Leave the pictures aside. Retype exactly the lines from the top of the data below through the one holding "Hi ha 3 atributs".

** Recorded data follows **

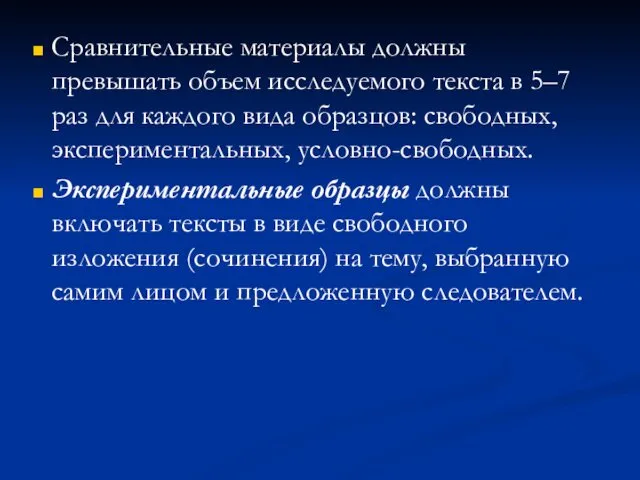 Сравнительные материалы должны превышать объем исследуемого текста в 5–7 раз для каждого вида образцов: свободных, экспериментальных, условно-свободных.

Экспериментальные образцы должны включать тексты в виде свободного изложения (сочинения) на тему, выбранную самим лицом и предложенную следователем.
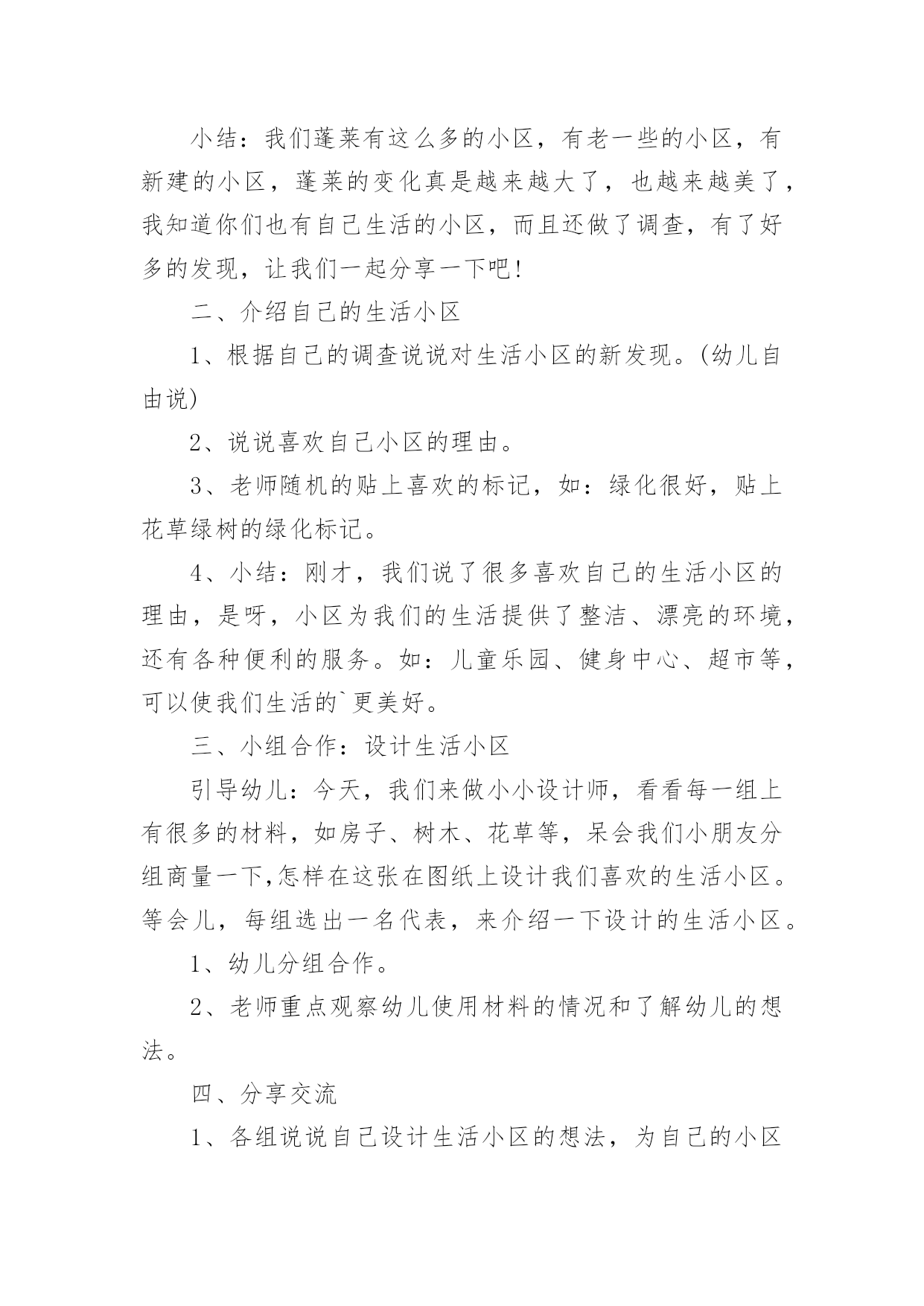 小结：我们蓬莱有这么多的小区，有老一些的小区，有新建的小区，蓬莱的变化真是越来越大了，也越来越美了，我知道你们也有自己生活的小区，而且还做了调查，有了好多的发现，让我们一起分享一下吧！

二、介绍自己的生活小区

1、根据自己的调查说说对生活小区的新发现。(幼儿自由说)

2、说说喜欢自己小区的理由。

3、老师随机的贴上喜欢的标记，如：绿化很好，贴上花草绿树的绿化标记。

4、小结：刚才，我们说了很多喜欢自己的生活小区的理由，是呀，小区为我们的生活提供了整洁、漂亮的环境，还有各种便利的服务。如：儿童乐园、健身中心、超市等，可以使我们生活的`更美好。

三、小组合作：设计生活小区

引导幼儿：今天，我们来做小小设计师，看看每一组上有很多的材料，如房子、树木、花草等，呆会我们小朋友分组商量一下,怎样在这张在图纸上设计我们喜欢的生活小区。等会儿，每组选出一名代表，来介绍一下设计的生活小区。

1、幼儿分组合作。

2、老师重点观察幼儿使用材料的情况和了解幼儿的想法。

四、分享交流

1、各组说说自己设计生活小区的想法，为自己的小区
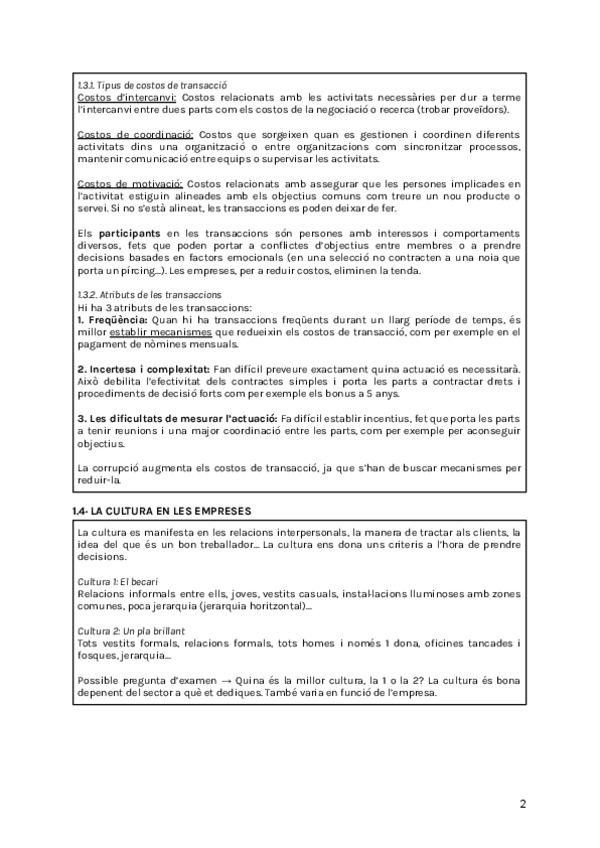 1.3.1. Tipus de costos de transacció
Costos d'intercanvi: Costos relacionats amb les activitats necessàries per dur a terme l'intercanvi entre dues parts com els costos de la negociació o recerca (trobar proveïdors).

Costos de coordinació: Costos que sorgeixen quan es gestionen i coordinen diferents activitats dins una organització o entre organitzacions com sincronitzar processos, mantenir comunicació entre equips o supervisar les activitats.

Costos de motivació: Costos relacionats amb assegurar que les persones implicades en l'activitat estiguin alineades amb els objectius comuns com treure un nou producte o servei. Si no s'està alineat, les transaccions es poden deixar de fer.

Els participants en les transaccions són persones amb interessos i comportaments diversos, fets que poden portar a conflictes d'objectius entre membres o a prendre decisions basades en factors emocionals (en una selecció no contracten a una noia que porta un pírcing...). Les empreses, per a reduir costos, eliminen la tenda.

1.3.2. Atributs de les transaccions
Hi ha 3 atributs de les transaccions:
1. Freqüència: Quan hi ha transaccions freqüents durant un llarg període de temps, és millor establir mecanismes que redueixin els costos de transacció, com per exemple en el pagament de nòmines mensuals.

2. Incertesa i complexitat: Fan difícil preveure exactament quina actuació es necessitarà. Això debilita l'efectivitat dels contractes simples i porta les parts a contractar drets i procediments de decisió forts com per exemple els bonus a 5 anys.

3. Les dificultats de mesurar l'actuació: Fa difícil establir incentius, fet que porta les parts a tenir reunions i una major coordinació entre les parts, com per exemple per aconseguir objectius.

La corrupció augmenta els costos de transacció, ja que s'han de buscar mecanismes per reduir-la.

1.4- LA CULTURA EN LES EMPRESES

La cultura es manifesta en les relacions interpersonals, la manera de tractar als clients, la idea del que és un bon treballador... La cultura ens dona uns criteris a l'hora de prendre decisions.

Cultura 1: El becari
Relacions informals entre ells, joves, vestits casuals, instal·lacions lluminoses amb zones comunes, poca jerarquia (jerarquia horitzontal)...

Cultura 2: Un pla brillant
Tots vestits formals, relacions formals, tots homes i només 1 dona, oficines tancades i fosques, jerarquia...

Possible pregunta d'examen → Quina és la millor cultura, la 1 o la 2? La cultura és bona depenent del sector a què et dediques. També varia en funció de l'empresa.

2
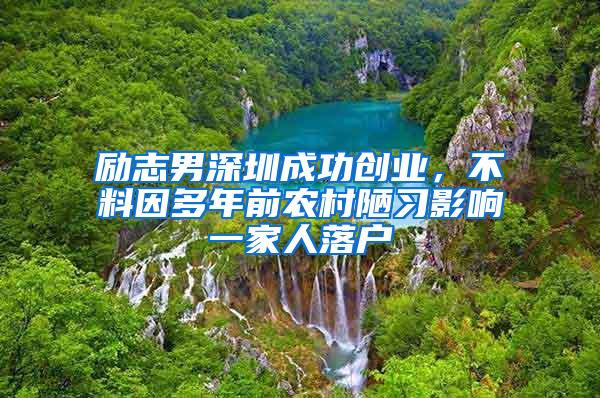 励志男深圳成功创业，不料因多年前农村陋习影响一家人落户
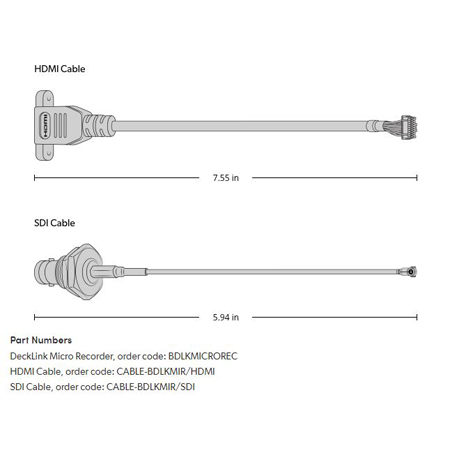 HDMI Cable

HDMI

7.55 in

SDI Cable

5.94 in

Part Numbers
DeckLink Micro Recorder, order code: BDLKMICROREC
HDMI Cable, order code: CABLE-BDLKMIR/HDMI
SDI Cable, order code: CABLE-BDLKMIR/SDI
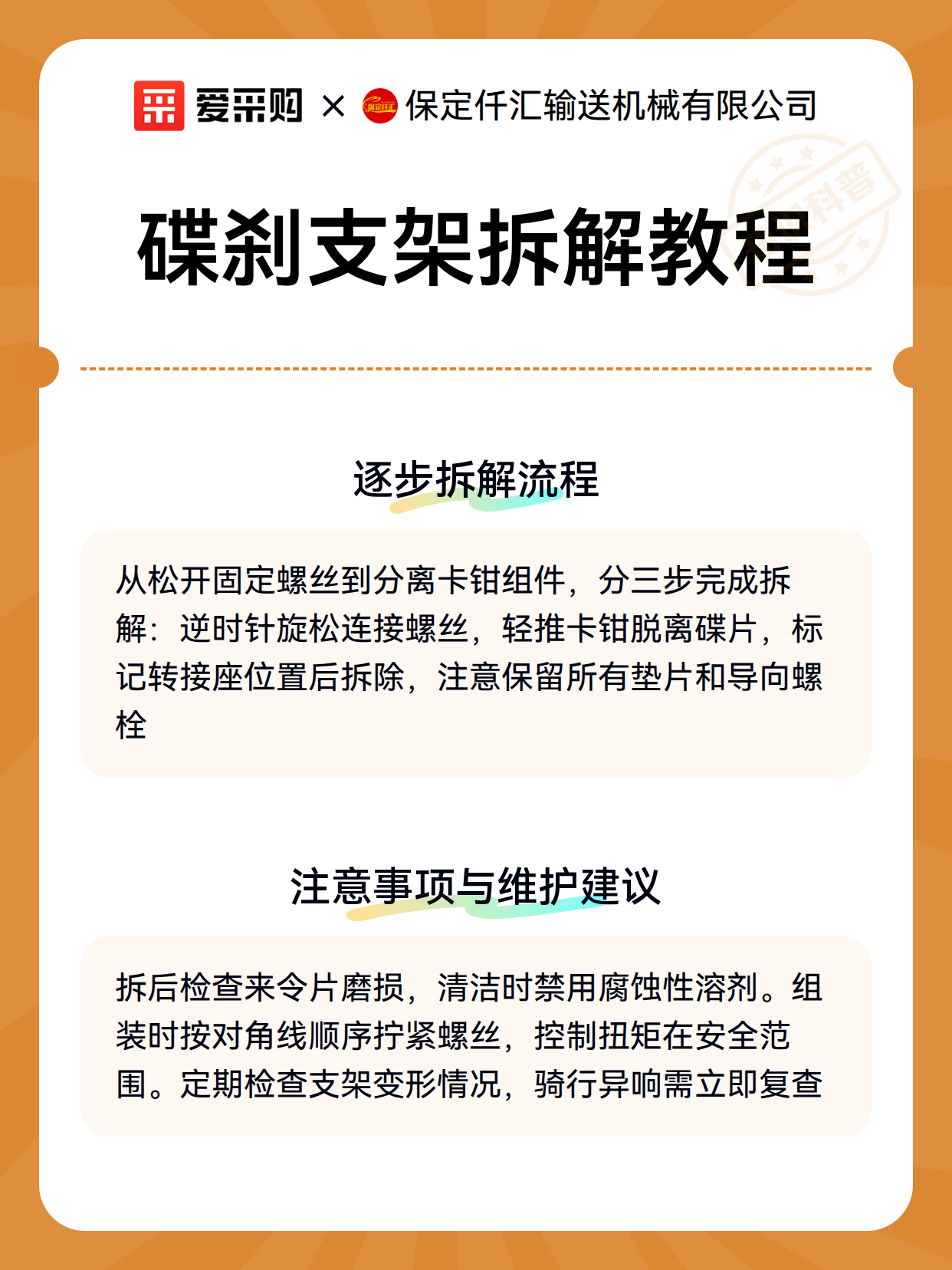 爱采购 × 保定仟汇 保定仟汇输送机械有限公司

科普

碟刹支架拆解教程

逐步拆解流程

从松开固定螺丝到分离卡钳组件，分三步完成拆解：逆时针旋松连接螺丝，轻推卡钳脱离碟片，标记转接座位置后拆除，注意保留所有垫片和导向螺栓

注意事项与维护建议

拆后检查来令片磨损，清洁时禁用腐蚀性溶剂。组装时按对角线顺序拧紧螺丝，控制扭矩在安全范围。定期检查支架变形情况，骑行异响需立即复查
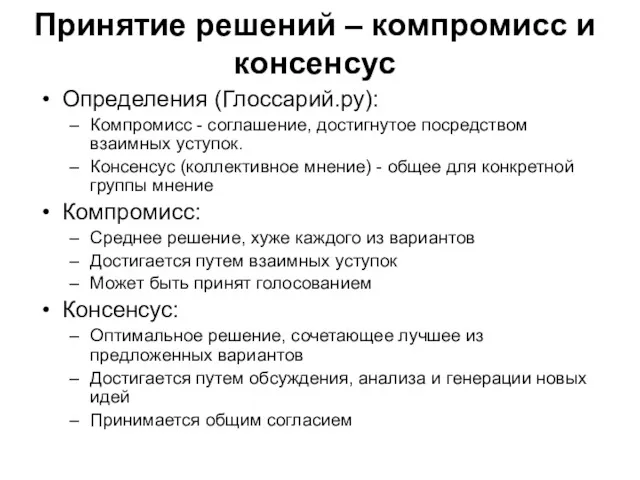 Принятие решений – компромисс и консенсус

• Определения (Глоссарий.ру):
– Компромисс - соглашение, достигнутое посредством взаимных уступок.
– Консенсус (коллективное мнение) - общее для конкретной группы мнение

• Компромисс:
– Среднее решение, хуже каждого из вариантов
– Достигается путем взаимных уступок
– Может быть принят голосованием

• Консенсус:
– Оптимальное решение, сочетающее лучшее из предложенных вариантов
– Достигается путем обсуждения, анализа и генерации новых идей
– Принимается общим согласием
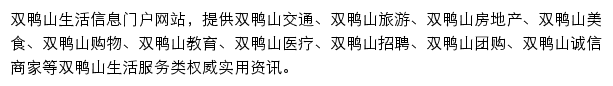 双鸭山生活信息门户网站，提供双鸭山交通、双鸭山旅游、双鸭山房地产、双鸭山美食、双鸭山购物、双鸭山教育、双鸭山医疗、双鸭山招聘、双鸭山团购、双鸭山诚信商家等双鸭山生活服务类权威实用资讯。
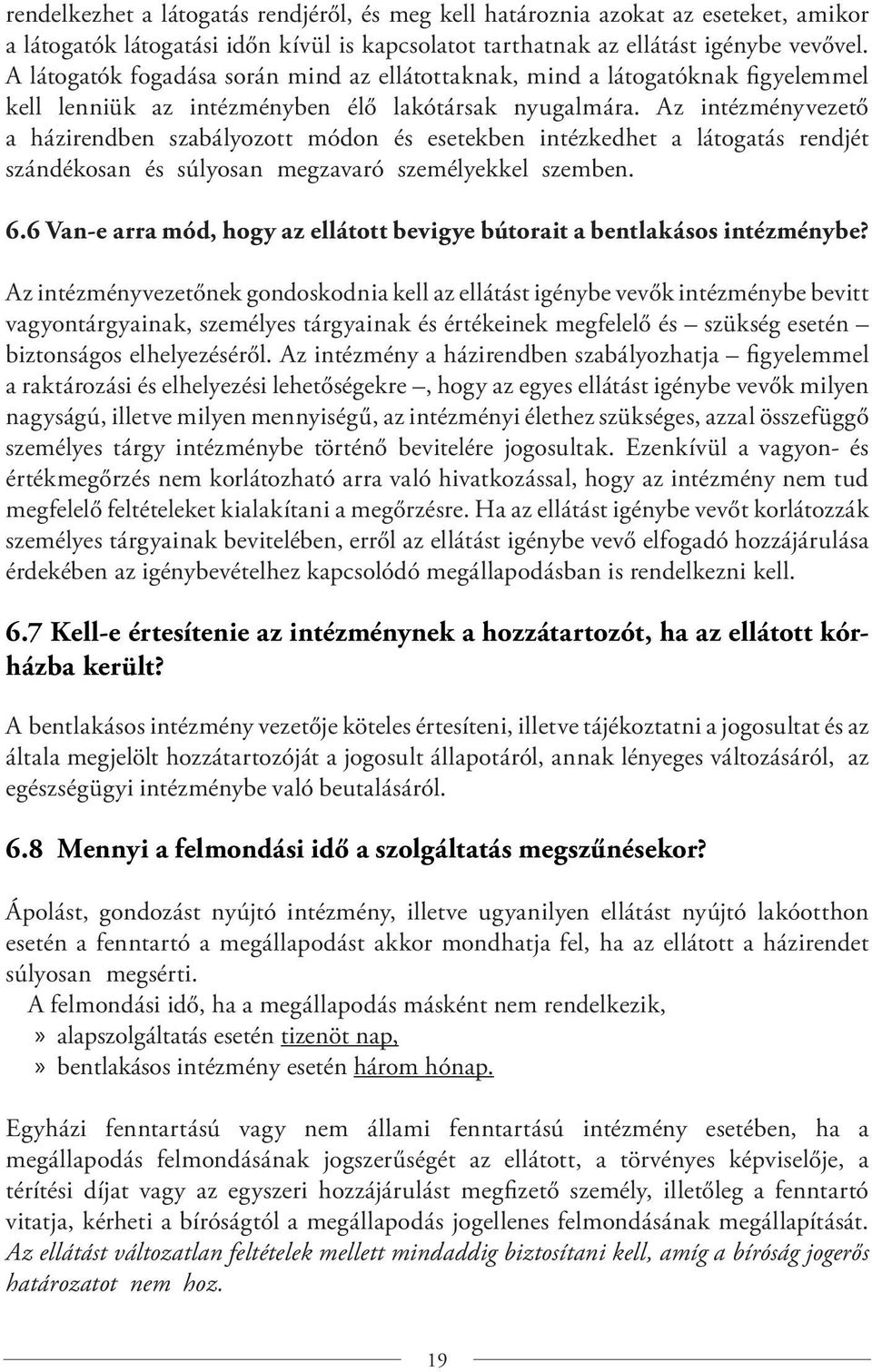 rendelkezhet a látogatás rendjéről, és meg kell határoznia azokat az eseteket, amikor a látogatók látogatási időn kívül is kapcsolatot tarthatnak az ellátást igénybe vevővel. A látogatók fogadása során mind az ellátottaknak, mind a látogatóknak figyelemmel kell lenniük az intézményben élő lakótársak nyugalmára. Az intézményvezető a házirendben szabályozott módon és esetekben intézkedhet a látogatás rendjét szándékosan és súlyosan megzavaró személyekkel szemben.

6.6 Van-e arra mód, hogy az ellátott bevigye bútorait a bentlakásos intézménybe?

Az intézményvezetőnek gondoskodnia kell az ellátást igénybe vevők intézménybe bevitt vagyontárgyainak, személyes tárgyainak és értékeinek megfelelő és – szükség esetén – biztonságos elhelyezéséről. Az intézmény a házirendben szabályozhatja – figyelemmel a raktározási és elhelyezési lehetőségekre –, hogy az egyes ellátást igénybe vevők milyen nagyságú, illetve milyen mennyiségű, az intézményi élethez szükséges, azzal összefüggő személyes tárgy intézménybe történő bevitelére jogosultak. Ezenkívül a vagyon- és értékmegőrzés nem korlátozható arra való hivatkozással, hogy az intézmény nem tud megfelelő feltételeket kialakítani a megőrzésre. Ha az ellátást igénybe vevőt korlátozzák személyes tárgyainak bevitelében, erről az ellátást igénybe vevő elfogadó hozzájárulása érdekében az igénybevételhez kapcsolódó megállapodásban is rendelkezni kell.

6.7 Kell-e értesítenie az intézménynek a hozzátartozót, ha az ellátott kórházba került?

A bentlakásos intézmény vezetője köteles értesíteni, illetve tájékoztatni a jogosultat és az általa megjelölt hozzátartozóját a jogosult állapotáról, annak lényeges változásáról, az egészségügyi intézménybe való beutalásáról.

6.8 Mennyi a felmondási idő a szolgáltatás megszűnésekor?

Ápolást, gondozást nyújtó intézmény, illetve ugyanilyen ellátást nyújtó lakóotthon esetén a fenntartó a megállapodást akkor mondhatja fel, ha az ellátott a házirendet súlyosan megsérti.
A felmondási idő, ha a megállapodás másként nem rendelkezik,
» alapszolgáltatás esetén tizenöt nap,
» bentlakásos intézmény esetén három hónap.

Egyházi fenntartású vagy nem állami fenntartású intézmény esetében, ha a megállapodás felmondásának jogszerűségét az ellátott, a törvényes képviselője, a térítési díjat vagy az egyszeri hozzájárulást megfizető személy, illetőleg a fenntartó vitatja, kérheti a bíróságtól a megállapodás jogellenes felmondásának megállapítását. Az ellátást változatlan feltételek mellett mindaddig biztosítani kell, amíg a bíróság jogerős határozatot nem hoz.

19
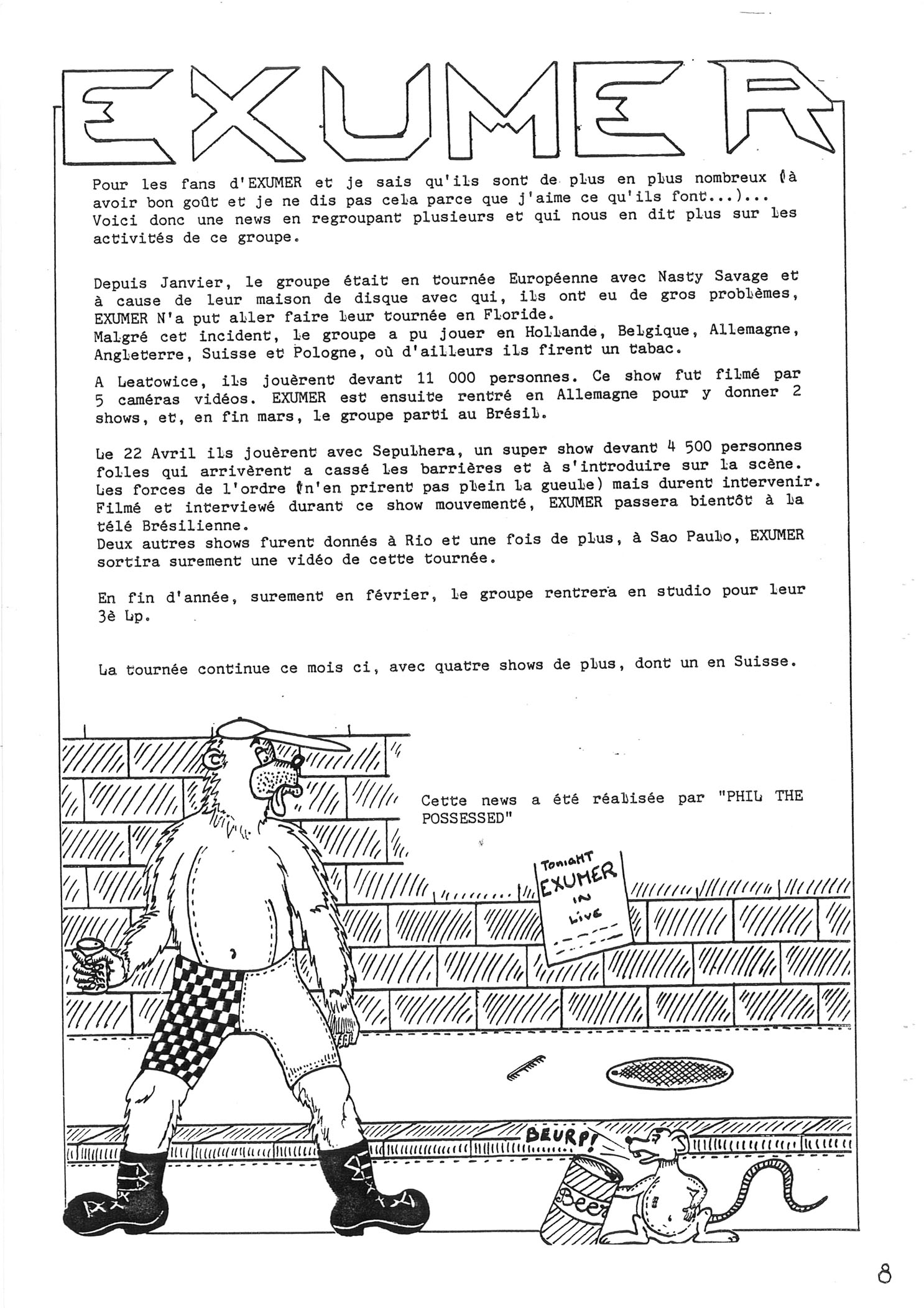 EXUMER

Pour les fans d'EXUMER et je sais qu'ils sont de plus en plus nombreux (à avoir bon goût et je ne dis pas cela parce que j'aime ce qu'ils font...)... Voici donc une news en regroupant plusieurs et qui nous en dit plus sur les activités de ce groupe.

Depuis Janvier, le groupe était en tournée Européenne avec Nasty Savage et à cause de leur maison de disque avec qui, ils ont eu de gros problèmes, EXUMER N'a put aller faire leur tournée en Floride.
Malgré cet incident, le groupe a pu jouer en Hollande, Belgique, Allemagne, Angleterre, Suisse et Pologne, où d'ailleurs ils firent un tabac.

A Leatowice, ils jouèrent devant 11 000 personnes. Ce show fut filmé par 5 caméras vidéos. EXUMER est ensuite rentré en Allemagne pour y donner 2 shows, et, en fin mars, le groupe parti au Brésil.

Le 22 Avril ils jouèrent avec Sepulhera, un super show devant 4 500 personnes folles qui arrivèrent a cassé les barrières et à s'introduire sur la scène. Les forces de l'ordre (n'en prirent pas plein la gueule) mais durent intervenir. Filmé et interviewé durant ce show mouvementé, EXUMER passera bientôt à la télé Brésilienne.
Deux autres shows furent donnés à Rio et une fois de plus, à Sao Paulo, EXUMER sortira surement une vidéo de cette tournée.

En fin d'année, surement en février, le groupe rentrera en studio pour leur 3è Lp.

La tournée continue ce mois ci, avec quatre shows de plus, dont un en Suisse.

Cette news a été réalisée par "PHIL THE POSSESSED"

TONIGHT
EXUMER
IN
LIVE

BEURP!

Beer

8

** End of Recorded data **

• Reply:
 Сравнительные материалы должны превышать объем исследуемого текста в 5–7 раз для каждого вида образцов: свободных, экспериментальных, условно-свободных.

Экспериментальные образцы должны включать тексты в виде свободного изложения (сочинения) на тему, выбранную самим лицом и предложенную следователем.
 小结：我们蓬莱有这么多的小区，有老一些的小区，有新建的小区，蓬莱的变化真是越来越大了，也越来越美了，我知道你们也有自己生活的小区，而且还做了调查，有了好多的发现，让我们一起分享一下吧！

二、介绍自己的生活小区

1、根据自己的调查说说对生活小区的新发现。(幼儿自由说)

2、说说喜欢自己小区的理由。

3、老师随机的贴上喜欢的标记，如：绿化很好，贴上花草绿树的绿化标记。

4、小结：刚才，我们说了很多喜欢自己的生活小区的理由，是呀，小区为我们的生活提供了整洁、漂亮的环境，还有各种便利的服务。如：儿童乐园、健身中心、超市等，可以使我们生活的`更美好。

三、小组合作：设计生活小区

引导幼儿：今天，我们来做小小设计师，看看每一组上有很多的材料，如房子、树木、花草等，呆会我们小朋友分组商量一下,怎样在这张在图纸上设计我们喜欢的生活小区。等会儿，每组选出一名代表，来介绍一下设计的生活小区。

1、幼儿分组合作。

2、老师重点观察幼儿使用材料的情况和了解幼儿的想法。

四、分享交流

1、各组说说自己设计生活小区的想法，为自己的小区
 1.3.1. Tipus de costos de transacció
Costos d'intercanvi: Costos relacionats amb les activitats necessàries per dur a terme l'intercanvi entre dues parts com els costos de la negociació o recerca (trobar proveïdors).

Costos de coordinació: Costos que sorgeixen quan es gestionen i coordinen diferents activitats dins una organització o entre organitzacions com sincronitzar processos, mantenir comunicació entre equips o supervisar les activitats.

Costos de motivació: Costos relacionats amb assegurar que les persones implicades en l'activitat estiguin alineades amb els objectius comuns com treure un nou producte o servei. Si no s'està alineat, les transaccions es poden deixar de fer.

Els participants en les transaccions són persones amb interessos i comportaments diversos, fets que poden portar a conflictes d'objectius entre membres o a prendre decisions basades en factors emocionals (en una selecció no contracten a una noia que porta un pírcing...). Les empreses, per a reduir costos, eliminen la tenda.

1.3.2. Atributs de les transaccions
Hi ha 3 atributs de les transaccions:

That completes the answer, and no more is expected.